Furthermore, Australia’s median movements are generally so marginal, they don’t deserve the sensationalist headlines they create. However, I don’t underestimate the importance of the data in scrutiny of overall economic health, especially when other indicators weigh in to show the trend could be reflective of more serious concerns.
Now we’ve moved passed Australia Day, market activity is about to begin once again. Weekend clearance rates will be published, poured over, and analysed, and investment advice will be spruiked from every corner. Affordability has certainly eased, with last year’s interest rate drops being passed on by the banks, but caution still holds strong in the investment sector. Those states benefitting from the two-speed economy have already turned the wheel on our downward trend, with Perth and areas of Sydney showing tightening vacancy rates and a marked reduction in stock. For both states the bottom of the property cycle may have already passed, however in others – Victoria, for example – opportunity is still ripe (for the time being).

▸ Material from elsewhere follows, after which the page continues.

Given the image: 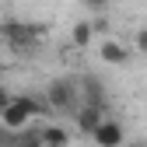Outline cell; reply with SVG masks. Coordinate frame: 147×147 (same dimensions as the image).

Melbourne is undergoing some challenges. The recent blows to the manufacturing industry with the downgrade of Toyota’s Altona-based factory and the challenges they’ll face when the carbon tax is implemented – including potential rises in the state’s unemployment, are all factors that will affect Victoria’s economy and general affordability and put a stop to any bullish ideas of a boom recovery. As a consequence, any upturns in the market are likely to be perceptible later in year – and depending on a number of possibilities, may even push into 2013. However, having said this, reported numbers attending open for inspections and buyer enquiry has certainly increased state wide – and with stock dropping and the population still rising, it’s inevitable that disparity between supply and demand in some suburbs will place upward pressure on prices.
The global picture doesn’t need comment at this stage – only to say it increases insecurity and will bear significant influence on the RBA’s decisions to further reduce interest rates – maybe more so than domestic matters. Therefore, even though nationally we’ve seen a rise in the number of home loans, we’ve yet to see how many will be drawn down.

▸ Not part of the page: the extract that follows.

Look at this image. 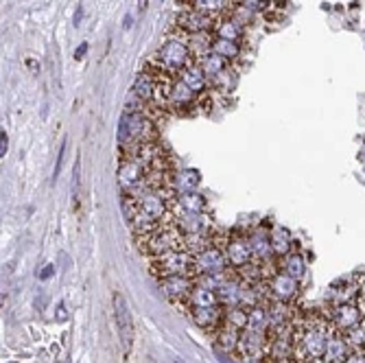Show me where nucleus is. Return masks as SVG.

Indicators across all capitals show real estate around and below the state median is likely to be the strongest performer, with top-end sales still struggling. This has been reflected throughout 2011 with a greater population push towards the more affordable outer-suburban markets and unit sales topping detached dwellings in the overall median data.
However, for vendors who have weathered through a complete seven- to 10-year property cycle, profitability in all states cannot be disputed – they’ve come out winning regardless of our current conditions. Even in Brisbane – which has taken the largest hit in its median value over 2011 (tumbling some 7%) – when analysed over a 10-year property cycle, compound capital growth still shows rises in excess of 7% per annum. The news won’t make headlines, but once again the long-term stability of wise property investment is demonstrated.
Back to current the current malaise and over all confusion, and it’s in an atmosphere like this that the greatest care should be taken when purchasing. Only quality real estate is going perform well as we progress through 2012, and without plenty of due diligence, purchasers could find themselves making expensive errors. However, if buyers can pull themselves away from the headlines and seek out more qualified opinions based on their own individual circumstance, opportunities to win in a gloomy atmosphere are in abundance.